Ich hingegen bin verwirrt. Wenn er mit mir Schluss machen will, warum umarmt er mich dann nochmal? Warum tut er so, als wäre nichts gewesen und alles ist normal?

Er löst sich etwas von mir und drückt mir einen kleinen Kuss auf die Lippen. Ich bin zu perplex, um zu erwiedern, denn in meinem Kopf wimmelt es vor Fragezeichen.

Warum ist er so? Was ist passiert? Was hat er vor?

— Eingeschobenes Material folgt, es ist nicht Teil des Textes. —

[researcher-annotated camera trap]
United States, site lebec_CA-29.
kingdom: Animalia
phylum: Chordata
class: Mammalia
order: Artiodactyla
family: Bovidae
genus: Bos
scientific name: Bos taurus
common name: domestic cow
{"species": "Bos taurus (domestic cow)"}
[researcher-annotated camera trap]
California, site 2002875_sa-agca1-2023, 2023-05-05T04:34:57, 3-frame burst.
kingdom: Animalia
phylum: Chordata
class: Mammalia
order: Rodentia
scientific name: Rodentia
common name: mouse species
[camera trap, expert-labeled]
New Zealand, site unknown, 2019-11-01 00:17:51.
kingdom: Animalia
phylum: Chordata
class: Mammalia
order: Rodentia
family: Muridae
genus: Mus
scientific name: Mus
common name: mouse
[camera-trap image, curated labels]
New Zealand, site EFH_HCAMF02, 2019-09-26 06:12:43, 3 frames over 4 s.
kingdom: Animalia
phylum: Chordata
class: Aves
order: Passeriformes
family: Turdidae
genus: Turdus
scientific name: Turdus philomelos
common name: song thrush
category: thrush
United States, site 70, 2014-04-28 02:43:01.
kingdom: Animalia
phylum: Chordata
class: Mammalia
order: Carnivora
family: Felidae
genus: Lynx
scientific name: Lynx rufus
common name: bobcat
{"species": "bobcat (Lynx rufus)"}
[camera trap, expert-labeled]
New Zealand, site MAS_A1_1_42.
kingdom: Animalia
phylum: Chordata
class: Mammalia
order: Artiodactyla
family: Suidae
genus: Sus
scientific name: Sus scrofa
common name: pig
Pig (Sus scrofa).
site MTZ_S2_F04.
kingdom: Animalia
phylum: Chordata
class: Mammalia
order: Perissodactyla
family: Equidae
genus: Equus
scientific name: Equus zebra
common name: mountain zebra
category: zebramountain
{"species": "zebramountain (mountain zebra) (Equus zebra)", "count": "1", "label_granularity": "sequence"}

~Egal. Ich muss dir etwas zeigen.~, meint er lächelnd und will mich mitziehen, aber ich bleibe wie angewurzelt stehen.

Er dreht sich wieder zu mir um und mir fällt auf, wie elegant er gekleidet ist. Er trägt das dunkelblaue Jacket, das ich ihm zu seinem Vorstellungsgespräch ausgesucht habe. Dazu ein weißes Hemd und eine schwarze Jeans.

Auch er scheint meine völlige Verwirrung endlich zu bemerken, denn seine blauen Augen leuchten fragend.

~Was ist los, Magnus?~, fragt er besorgt.

Ich kneife die Augen zusammen und wappne mich schonmal für die kommenden Tränen.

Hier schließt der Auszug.